Understanding an unfamiliar codebase is an essential task for developers in various scenarios, such as during the onboarding process. Especially when the codebase is large and time is limited, achieving a decent level of comprehension remains challenging for both experienced and novice developers, even with the assistance of LLMs. Existing studies have shown that LLMs often fail to support users in understanding code structures or to provide user-centered, adaptive, and dynamic assistance in real-world settings. To address this, we propose learning from the perspective of a unique role, code auditors, whose work often requires them to quickly familiarize themselves with new code projects on a weekly or even daily basis. To achieve this, we recruited and interviewed 8 code auditing practitioners to understand how they master codebase understanding. We identified four design opportunities for an LLM-based codebase understanding system: supporting cognitive alignment through automated codebase information extraction, decomposition, and representation, as well as reducing manual effort and conversational distraction through interaction design. To validate these four design opportunities, we designed a system prototype, CodeMap, that provides dynamic information extraction and representation aligned with the human cognitive flow and enables interactive switching among hierarchical codebase visualizations. We then conducted a user study with nine experienced developers and six novice developers. Our results demonstrate that CodeMap significantly improved users' perceived intuitiveness, ease of use, and usefulness in supporting code comprehension, while reducing their reliance on reading and interpreting LLM responses by 79% and increasing map usage time by 90% compared to the static visualization analysis tool.

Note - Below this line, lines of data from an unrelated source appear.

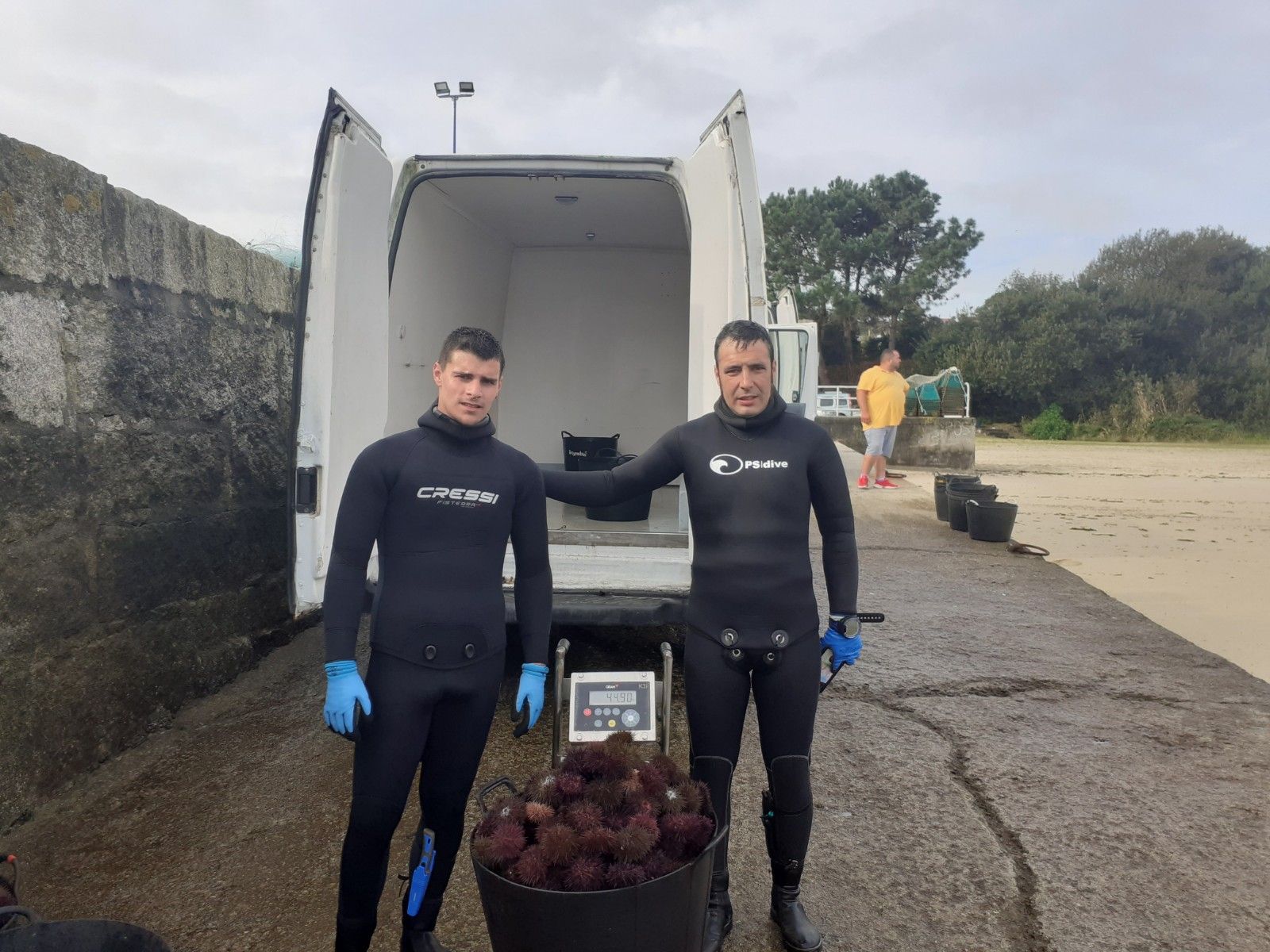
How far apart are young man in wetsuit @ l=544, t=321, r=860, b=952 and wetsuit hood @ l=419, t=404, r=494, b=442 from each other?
2.16ft

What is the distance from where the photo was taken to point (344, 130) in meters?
3.53

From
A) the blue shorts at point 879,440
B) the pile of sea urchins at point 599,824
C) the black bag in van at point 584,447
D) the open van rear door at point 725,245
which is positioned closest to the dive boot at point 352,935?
the pile of sea urchins at point 599,824

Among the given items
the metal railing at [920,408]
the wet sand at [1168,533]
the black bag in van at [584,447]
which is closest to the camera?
the wet sand at [1168,533]

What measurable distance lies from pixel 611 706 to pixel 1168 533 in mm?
9075

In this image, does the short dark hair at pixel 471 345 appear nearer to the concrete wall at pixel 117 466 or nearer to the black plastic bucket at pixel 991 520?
the concrete wall at pixel 117 466

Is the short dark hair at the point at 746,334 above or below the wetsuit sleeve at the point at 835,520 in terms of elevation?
above

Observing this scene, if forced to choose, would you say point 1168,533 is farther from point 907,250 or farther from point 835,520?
point 907,250

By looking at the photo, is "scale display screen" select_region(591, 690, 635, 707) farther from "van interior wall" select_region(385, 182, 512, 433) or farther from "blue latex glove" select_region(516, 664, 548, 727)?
"van interior wall" select_region(385, 182, 512, 433)

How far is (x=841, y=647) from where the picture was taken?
8.93 feet

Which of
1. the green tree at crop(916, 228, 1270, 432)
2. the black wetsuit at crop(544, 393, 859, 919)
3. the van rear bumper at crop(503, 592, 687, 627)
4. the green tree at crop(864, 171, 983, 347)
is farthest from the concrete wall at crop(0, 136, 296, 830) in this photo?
the green tree at crop(864, 171, 983, 347)

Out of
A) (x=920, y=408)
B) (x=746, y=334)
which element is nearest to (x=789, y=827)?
(x=746, y=334)

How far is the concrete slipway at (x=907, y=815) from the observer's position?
8.66 feet

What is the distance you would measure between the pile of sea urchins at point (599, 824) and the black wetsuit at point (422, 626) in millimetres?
383

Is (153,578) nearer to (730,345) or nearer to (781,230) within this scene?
(730,345)
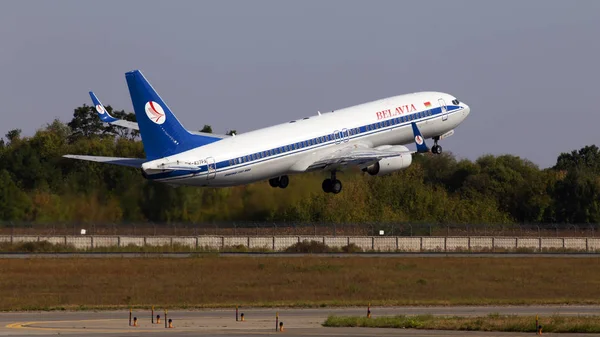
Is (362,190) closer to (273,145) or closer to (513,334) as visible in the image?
(273,145)

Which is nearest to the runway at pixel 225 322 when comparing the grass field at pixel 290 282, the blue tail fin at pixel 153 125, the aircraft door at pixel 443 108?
the grass field at pixel 290 282

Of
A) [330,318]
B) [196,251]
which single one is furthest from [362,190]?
[330,318]

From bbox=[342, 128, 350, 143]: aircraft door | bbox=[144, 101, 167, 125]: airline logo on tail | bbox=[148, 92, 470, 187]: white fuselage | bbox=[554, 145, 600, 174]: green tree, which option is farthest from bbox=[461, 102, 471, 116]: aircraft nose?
bbox=[554, 145, 600, 174]: green tree

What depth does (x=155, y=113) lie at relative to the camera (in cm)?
7512

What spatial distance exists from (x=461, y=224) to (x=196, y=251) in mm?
23780

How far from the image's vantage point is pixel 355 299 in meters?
76.2

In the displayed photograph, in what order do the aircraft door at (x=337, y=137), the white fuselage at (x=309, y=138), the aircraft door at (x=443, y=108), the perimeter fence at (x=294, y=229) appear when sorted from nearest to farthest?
the white fuselage at (x=309, y=138), the aircraft door at (x=337, y=137), the perimeter fence at (x=294, y=229), the aircraft door at (x=443, y=108)

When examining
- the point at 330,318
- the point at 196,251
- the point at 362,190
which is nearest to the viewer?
the point at 330,318

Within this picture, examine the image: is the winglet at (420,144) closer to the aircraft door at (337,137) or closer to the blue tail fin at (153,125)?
the aircraft door at (337,137)

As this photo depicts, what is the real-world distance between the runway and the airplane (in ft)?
32.4

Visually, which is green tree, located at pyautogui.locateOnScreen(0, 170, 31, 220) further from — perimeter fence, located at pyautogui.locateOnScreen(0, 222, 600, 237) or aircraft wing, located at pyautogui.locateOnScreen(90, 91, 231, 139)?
aircraft wing, located at pyautogui.locateOnScreen(90, 91, 231, 139)

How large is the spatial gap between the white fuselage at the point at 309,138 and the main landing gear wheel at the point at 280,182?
4574 mm

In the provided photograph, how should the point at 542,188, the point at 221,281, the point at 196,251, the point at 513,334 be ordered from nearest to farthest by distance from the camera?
1. the point at 513,334
2. the point at 221,281
3. the point at 196,251
4. the point at 542,188

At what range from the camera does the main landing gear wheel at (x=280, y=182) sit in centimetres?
8562
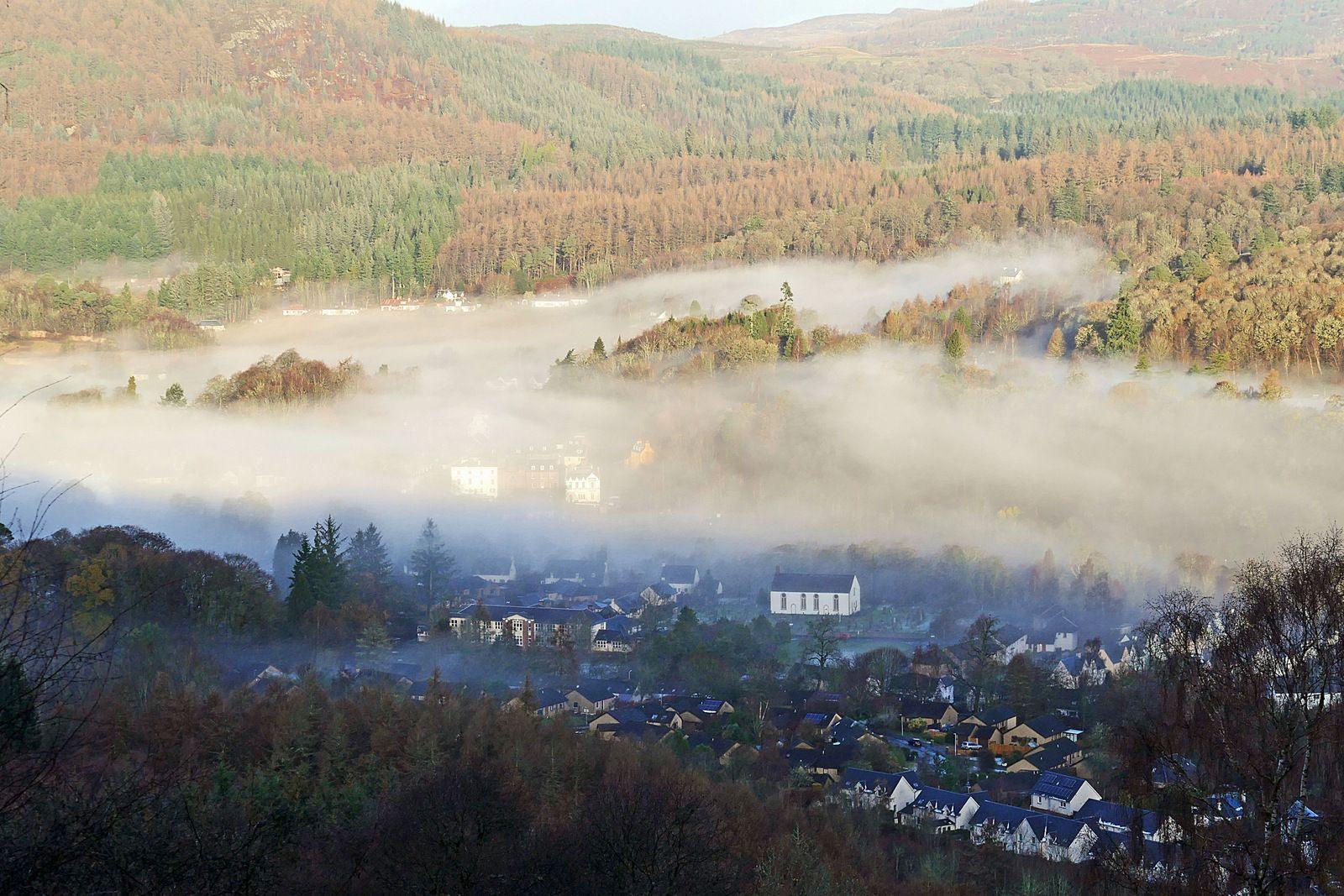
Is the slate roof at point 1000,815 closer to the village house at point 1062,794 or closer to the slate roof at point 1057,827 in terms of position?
the slate roof at point 1057,827

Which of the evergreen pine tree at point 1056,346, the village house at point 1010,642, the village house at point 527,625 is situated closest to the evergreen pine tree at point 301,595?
the village house at point 527,625

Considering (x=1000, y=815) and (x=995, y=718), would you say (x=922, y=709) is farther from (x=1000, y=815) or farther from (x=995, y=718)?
(x=1000, y=815)

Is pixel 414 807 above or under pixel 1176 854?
under

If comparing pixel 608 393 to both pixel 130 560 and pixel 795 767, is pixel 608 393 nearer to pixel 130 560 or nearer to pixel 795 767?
pixel 130 560

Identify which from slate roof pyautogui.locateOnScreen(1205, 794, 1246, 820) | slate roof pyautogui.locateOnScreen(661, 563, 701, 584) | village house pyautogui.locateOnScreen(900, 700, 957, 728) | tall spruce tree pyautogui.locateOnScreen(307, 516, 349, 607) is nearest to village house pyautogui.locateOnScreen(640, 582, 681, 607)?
slate roof pyautogui.locateOnScreen(661, 563, 701, 584)

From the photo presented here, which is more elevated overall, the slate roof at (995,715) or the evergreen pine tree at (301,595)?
the evergreen pine tree at (301,595)

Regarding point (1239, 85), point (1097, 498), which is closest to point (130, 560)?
point (1097, 498)

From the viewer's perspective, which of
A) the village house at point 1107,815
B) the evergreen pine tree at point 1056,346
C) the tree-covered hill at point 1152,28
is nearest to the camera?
the village house at point 1107,815

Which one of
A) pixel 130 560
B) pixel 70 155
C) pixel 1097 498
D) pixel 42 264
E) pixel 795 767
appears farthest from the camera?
pixel 70 155
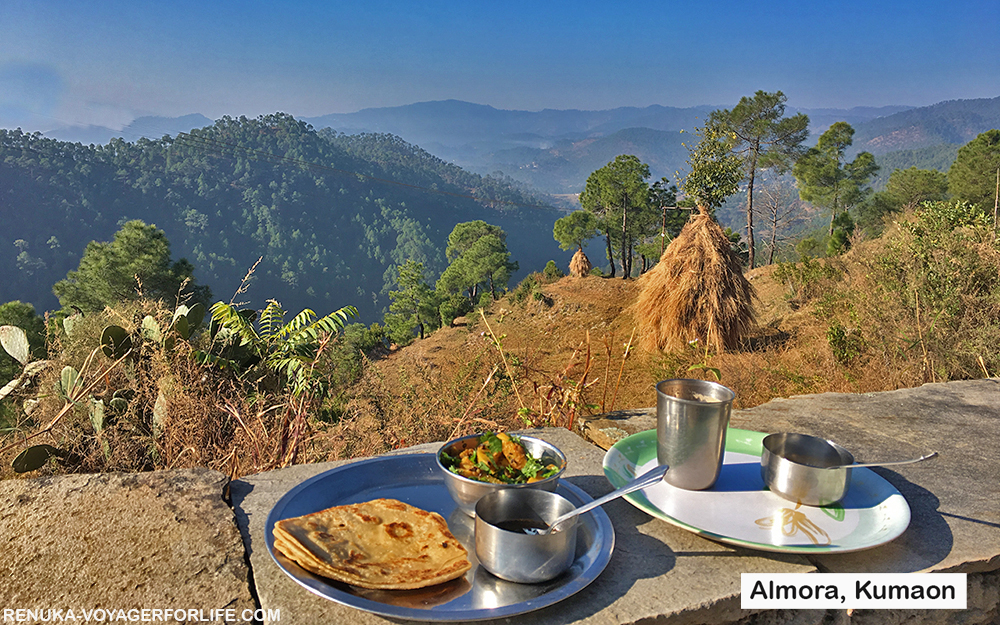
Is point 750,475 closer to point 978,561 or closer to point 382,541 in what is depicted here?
point 978,561

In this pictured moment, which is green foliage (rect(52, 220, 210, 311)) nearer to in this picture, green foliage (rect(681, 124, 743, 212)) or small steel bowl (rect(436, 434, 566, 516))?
green foliage (rect(681, 124, 743, 212))

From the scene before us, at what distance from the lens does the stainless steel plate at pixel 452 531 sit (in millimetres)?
880

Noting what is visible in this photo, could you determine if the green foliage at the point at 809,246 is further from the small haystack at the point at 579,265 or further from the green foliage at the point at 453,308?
the green foliage at the point at 453,308

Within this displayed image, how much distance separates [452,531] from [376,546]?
0.55 feet

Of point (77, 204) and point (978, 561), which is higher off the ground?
point (77, 204)

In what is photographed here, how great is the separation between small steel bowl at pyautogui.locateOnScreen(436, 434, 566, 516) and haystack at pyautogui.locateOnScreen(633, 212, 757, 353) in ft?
24.1

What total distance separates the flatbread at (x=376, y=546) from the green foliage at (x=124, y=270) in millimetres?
26204

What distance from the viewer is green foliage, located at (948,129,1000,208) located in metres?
22.9

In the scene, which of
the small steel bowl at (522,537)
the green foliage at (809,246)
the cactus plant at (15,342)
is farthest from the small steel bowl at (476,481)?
the green foliage at (809,246)

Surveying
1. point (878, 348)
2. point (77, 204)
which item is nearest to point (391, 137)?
point (77, 204)

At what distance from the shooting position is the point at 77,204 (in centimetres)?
6456

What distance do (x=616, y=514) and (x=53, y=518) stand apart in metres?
1.26

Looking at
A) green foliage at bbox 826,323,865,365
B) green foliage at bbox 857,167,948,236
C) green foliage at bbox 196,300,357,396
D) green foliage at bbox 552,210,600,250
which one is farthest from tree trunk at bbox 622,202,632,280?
green foliage at bbox 196,300,357,396

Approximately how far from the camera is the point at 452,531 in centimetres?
113
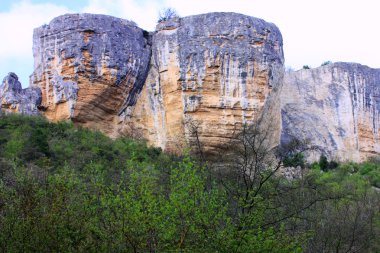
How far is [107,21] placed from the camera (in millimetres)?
26750

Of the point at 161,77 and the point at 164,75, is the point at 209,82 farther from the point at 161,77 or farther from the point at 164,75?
the point at 161,77

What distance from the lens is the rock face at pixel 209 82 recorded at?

翻译：理解陌生代码库是开发者在多种场景下的核心任务，例如入职适应阶段。尤其在代码库规模庞大且时间有限的情况下，即使借助大语言模型（LLMs），无论是经验丰富的开发者还是新手都难以实现充分的理解。现有研究表明，LLMs在实际应用中往往无法有效帮助用户理解代码结构，也难以提供以用户为中心、自适应且动态的辅助。为解决这一问题，我们提出从代码审计师这一独特角色的视角进行学习——他们的工作通常要求其每周甚至每日快速熟悉新的代码项目。为此，我们招募并访谈了8位代码审计从业者，以探究他们掌握代码库理解的方法。我们识别出基于LLM的代码库理解系统的四个设计机遇：通过自动化代码库信息提取、分解与表征来支持认知对齐，以及通过交互设计减少人工负担与对话干扰。为验证这四个设计机遇，我们设计了系统原型CodeMap，该系统提供符合人类认知流程的动态信息提取与表征，并支持在层级化代码库可视化视图间进行交互切换。随后，我们开展了包含九名经验开发者和六名新手开发者的用户研究。实验结果表明：与静态可视化分析工具相比，CodeMap显著提升了用户在支持代码理解方面的感知直观性、易用性和有效性，同时将用户对阅读和解释LLM回复的依赖降低了79%，并将地图使用时长提升了90%。